• TASK PROMPT:
Extract exactly and only the lines of the data below, starting at the line with "Given the visual" and stopping after the final line.

## Start

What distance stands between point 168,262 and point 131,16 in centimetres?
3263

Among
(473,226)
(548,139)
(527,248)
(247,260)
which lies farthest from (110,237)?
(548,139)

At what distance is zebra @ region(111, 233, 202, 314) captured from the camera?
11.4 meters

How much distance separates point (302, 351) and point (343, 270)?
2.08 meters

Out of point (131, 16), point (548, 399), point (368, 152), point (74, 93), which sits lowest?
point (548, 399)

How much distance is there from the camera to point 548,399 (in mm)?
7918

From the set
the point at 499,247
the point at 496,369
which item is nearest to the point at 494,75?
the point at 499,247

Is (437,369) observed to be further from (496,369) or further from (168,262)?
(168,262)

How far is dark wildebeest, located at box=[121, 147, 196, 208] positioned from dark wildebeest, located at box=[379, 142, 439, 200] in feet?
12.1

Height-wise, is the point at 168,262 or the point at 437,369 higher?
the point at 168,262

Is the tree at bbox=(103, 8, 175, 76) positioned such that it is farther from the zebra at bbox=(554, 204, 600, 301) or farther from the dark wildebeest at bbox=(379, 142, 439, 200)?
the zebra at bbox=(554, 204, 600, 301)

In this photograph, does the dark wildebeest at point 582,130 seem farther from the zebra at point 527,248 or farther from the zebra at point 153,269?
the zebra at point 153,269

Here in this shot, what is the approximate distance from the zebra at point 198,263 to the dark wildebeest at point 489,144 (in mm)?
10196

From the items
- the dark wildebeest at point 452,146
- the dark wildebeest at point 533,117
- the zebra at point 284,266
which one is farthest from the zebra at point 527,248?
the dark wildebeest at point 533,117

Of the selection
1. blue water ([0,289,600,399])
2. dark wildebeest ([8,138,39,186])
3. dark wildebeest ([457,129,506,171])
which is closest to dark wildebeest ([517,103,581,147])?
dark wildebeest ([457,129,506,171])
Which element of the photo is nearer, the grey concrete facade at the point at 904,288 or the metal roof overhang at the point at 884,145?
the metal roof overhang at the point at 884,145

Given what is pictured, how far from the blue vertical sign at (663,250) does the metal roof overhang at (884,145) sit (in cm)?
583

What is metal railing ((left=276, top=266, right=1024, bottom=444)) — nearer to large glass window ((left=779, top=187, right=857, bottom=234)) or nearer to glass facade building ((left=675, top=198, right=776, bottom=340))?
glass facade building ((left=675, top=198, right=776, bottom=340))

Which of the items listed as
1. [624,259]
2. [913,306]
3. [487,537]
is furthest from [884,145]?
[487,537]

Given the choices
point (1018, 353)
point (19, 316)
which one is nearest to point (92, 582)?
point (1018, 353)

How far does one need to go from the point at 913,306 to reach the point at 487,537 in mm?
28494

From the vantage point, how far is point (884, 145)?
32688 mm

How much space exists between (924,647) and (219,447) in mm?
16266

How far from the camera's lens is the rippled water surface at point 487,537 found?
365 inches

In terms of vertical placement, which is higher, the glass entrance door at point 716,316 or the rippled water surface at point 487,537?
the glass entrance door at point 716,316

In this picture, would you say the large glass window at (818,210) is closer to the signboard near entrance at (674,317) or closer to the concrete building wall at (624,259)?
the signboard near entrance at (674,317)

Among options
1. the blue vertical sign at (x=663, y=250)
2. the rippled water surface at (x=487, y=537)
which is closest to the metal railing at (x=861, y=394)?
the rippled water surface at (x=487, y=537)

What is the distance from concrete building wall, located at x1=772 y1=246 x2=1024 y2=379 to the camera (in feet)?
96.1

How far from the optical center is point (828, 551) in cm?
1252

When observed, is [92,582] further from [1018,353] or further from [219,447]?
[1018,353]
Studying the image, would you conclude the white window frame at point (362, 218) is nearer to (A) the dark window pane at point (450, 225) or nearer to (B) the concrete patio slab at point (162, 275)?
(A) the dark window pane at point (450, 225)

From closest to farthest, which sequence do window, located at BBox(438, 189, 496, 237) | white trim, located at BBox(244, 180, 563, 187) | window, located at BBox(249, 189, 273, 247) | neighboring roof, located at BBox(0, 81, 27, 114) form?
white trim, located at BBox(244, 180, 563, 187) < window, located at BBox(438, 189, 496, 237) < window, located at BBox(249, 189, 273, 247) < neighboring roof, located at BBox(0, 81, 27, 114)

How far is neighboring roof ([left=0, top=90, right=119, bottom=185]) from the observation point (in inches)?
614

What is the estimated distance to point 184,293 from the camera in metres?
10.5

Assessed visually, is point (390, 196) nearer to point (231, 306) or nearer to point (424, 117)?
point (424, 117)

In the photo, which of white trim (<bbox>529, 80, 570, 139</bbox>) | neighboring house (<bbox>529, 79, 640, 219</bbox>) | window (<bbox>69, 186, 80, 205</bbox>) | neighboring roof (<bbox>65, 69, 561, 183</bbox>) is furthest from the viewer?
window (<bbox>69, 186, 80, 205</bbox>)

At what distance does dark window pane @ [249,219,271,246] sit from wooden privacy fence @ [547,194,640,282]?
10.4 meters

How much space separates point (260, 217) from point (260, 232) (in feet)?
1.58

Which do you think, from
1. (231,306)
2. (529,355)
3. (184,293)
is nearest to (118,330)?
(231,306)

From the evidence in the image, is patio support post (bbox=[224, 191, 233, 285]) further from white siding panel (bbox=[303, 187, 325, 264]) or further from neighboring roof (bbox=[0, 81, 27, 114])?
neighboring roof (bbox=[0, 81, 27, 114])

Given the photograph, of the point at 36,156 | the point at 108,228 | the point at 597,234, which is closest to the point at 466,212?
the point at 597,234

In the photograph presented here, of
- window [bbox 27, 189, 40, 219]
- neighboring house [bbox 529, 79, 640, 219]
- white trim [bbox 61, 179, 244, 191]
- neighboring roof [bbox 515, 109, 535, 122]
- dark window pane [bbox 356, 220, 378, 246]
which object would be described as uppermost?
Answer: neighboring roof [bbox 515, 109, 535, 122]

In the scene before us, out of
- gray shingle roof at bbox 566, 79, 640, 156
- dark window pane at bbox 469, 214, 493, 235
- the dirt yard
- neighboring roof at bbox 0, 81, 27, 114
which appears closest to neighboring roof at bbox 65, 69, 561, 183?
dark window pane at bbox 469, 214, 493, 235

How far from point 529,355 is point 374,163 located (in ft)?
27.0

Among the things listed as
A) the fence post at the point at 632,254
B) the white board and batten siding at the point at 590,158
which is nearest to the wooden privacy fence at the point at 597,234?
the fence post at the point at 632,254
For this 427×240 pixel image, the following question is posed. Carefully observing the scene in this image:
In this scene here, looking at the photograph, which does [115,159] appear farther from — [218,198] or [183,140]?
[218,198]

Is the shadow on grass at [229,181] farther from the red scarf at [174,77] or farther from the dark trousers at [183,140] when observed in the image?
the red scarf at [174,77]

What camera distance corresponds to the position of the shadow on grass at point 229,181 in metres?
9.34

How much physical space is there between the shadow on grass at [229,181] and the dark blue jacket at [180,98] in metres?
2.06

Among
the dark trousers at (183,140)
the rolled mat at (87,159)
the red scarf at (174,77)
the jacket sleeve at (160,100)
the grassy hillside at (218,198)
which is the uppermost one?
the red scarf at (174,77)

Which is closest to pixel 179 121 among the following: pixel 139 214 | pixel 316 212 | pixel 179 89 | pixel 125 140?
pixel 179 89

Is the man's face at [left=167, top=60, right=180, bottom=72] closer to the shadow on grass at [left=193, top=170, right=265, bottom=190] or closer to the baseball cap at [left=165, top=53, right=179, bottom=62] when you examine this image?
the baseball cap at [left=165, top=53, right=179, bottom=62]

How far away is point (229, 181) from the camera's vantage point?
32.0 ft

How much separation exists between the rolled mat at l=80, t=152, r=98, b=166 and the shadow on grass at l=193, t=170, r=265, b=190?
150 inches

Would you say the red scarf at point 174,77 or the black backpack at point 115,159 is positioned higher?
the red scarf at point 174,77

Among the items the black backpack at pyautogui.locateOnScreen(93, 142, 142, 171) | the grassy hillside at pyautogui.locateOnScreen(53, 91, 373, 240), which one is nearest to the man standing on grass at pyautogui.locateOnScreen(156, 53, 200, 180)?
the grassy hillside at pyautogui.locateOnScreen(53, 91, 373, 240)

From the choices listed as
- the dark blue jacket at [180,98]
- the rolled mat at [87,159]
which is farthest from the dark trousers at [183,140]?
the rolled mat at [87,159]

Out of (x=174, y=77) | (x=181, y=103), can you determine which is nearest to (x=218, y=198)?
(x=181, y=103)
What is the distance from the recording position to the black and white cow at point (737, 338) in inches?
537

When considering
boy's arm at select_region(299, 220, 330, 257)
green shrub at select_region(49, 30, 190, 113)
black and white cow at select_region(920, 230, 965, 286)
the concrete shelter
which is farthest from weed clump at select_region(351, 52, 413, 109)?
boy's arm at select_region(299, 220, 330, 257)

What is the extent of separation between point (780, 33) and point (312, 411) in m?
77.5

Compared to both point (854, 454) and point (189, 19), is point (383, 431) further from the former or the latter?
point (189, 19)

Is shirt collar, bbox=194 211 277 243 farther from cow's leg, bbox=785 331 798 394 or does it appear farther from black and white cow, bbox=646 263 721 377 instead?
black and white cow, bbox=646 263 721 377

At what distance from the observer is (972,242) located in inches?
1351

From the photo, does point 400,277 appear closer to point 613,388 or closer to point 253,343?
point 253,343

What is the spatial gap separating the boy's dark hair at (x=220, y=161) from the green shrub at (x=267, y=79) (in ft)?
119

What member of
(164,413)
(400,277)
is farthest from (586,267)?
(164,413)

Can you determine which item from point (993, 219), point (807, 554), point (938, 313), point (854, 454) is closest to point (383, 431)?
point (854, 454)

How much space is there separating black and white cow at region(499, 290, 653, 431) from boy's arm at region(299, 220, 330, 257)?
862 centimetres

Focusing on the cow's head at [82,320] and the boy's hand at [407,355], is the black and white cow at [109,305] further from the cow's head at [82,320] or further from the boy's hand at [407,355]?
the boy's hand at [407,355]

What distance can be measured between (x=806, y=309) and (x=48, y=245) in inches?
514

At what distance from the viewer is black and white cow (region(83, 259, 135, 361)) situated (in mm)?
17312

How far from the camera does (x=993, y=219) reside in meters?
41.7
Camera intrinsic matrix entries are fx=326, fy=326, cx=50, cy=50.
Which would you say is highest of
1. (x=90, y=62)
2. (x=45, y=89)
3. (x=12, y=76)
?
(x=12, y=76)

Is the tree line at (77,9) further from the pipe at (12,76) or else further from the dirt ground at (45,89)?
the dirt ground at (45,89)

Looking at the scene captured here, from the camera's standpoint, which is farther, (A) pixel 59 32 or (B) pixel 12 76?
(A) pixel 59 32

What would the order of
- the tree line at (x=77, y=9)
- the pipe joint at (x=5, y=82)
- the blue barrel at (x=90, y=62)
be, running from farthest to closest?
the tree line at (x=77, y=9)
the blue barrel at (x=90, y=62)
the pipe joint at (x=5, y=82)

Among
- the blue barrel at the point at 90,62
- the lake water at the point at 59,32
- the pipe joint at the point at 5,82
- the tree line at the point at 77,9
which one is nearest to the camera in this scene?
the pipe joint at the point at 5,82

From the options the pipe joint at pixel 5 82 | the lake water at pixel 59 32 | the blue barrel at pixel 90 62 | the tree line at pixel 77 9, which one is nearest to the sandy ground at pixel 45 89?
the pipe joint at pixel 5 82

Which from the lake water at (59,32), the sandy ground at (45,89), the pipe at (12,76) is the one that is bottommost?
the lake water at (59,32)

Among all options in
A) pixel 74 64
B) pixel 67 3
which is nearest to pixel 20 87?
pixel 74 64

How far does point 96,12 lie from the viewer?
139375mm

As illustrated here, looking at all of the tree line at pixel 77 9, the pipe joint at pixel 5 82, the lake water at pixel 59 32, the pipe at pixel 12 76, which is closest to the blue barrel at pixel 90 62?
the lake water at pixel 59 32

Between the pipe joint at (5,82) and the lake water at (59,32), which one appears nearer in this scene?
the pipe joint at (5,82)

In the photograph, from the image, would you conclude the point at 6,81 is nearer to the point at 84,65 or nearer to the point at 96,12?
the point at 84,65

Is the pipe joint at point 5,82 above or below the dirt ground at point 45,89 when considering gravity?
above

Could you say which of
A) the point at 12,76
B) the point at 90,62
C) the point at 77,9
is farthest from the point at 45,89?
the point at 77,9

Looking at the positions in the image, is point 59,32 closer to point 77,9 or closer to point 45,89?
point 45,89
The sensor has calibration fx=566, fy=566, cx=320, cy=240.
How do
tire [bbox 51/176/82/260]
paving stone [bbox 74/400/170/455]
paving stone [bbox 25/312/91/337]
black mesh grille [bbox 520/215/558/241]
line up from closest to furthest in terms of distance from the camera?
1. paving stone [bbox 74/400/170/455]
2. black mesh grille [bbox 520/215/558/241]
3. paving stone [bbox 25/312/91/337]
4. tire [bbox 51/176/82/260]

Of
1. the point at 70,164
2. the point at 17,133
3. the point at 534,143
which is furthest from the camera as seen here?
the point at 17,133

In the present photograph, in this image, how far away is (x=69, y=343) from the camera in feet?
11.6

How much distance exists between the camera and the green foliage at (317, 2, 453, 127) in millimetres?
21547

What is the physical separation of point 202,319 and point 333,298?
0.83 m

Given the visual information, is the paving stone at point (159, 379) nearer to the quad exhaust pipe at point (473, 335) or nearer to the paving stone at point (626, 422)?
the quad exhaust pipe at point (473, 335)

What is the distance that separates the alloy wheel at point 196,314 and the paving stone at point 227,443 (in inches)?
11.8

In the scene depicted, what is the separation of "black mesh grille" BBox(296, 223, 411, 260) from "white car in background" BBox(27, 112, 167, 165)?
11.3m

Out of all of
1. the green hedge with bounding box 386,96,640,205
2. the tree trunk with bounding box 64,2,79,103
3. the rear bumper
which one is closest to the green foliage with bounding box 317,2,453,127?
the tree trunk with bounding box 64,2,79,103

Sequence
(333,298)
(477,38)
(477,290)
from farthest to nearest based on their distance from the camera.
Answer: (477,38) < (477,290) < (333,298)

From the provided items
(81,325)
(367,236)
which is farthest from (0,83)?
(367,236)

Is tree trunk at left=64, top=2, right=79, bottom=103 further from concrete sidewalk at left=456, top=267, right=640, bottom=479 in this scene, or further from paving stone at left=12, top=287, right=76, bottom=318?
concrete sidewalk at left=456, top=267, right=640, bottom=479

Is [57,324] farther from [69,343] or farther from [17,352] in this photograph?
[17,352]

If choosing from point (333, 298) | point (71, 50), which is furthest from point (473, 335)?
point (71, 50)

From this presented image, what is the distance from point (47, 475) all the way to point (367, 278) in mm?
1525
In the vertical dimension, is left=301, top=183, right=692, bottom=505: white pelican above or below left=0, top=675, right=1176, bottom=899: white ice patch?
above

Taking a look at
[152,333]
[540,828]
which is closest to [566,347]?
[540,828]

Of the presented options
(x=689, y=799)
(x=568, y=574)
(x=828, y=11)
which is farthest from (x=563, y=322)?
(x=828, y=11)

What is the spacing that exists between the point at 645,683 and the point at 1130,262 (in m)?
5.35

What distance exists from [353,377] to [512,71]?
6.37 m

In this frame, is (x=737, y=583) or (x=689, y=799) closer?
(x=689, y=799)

## End

• RESULT OF THE TASK:
Given the visual information, is the paving stone at point (159, 379) nearer to the quad exhaust pipe at point (473, 335) or nearer to the paving stone at point (626, 422)?
the quad exhaust pipe at point (473, 335)

What is the distance that separates the alloy wheel at point 196,314 and the paving stone at point 227,443 (in inches)?
11.8

In the scene depicted, what is the separation of "black mesh grille" BBox(296, 223, 411, 260) from "white car in background" BBox(27, 112, 167, 165)?
11.3m

Out of all of
1. the green hedge with bounding box 386,96,640,205
2. the tree trunk with bounding box 64,2,79,103
3. the rear bumper
which one is closest to the green foliage with bounding box 317,2,453,127?
the tree trunk with bounding box 64,2,79,103

Sequence
(333,298)
(477,38)
(477,290)
from farthest to nearest based on their distance from the camera.
Answer: (477,38) < (477,290) < (333,298)

From the provided items
(81,325)
(367,236)
which is farthest from (0,83)?
(367,236)

Is tree trunk at left=64, top=2, right=79, bottom=103 further from concrete sidewalk at left=456, top=267, right=640, bottom=479 in this scene, or further from paving stone at left=12, top=287, right=76, bottom=318?
concrete sidewalk at left=456, top=267, right=640, bottom=479

Is [57,324] farther from [69,343] or farther from [17,352] in this photograph?
[17,352]

If choosing from point (333, 298) | point (71, 50), which is furthest from point (473, 335)?
point (71, 50)

From this presented image, what is the distance from point (47, 475) all the way to point (367, 278) in mm?
1525
In the vertical dimension, is left=301, top=183, right=692, bottom=505: white pelican above or below left=0, top=675, right=1176, bottom=899: white ice patch?
above

Taking a look at
[152,333]
[540,828]
which is closest to [566,347]?
[540,828]

Of the presented options
(x=689, y=799)
(x=568, y=574)
(x=828, y=11)
which is farthest from (x=563, y=322)?
(x=828, y=11)

What is the spacing that exists between the point at 645,683 and the point at 1130,262 (in m)?
5.35

What distance exists from [353,377] to [512,71]?
6.37 m

In this frame, is (x=737, y=583) or (x=689, y=799) closer?
(x=689, y=799)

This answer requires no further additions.